Que le législateur puisse aujourd’hui, en 2014, venir d’une certaine façon toiletter les textes, les expurger de notions devenues obsolètes, c’est non seulement bienvenu, mais aussi heureux car l’on sait bien que les notions que l’on laisse dans les textes, si elles paraissent obsolètes à un moment donné, peuvent, à la faveur d’une régression quelques années plus tard – et c’est précisément là que les exemples espagnols nous éclairent – jouer, être interprétées au détriment des femmes elles-mêmes. En mettant fin à cette notion, nous préservons les femmes d’une régression en matière de droit à l’IVG.

Vous dites ensuite que faire cela reviendrait à banaliser l’IVG…

M. Philippe Gosselin. Oui !

Mme Najat Vallaud-Belkacem, ministre. …et je lis en filigrane derrière vos propos que vous considérez que nous allons faire de l’avortement un moyen de contraception comme un autre ou, pour reprendre une expression très utilisée par certains d’entre vous, des IVG de confort. Mais franchement, quelle terrible motion de défiance envers les femmes ! Pourquoi ne leur faites-vous pas simplement confiance ? Quelle piètre opinion pouvez-vous avoir d’elles pour penser véritablement qu’elles utiliseraient l’avortement à répétition comme un moyen de contraception ? (Applaudissements sur les bancs des groupes SRC, écologiste et GDR.) C’est extraordinaire, quand on y pense !

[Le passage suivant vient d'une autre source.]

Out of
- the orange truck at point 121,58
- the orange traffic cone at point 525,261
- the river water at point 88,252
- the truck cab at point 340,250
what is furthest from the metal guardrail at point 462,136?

Le troisième point sur lequel je voulais revenir, c’est, au fond, ce que vous avez dit, monsieur le député Poisson, parce que vous avez résumé la situation qui est la nôtre aujourd’hui. La question qui se pose à votre assemblée est celle-ci : l’IVG est-elle une tolérance soumise à conditions…

M. Jean-Frédéric Poisson. Oui !

Mme Najat Vallaud-Belkacem, ministre. …et assortie de tentatives régulières pour culpabiliser les femmes qui y ont recours, comme on le voit dans la société, ou est-ce un droit à part entière ?

Mme Catherine Coutelle, présidente de la délégation aux droits des femmes. C’est un droit !

Mme Najat Vallaud-Belkacem, ministre. J’estime que l’IVG est un droit et non pas une simple tolérance assortie de conditions. (Mêmes mouvements.)

Enfin, je veux vous dire que vos propos concernant l’éducation à la sexualité seront gravés dans ma mémoire lorsque je reviendrai vers vous pour vous proposer des dispositions afin d’introduire l’éducation à la sexualité de façon effective dans les collèges et les lycées pour préparer nos jeunes filles et nos jeunes garçons à avoir une vie sexuelle la plus épanouie possible. J’espère qu’à ce moment-là, vous saurez vous souvenir de tout ce qui a été dit ce soir et nous accompagner dans cette démarche. (Applaudissements sur les bancs des groupes SRC, écologiste et GDR.)

M. le président. Je suis saisi de plusieurs amendements identiques, nos 9, 93, 99, 192 et 223, tendant à la suppression de l’article 5 quinquies C.

La parole est à Mme Marion Maréchal-Le Pen, pour soutenir l’amendement n9.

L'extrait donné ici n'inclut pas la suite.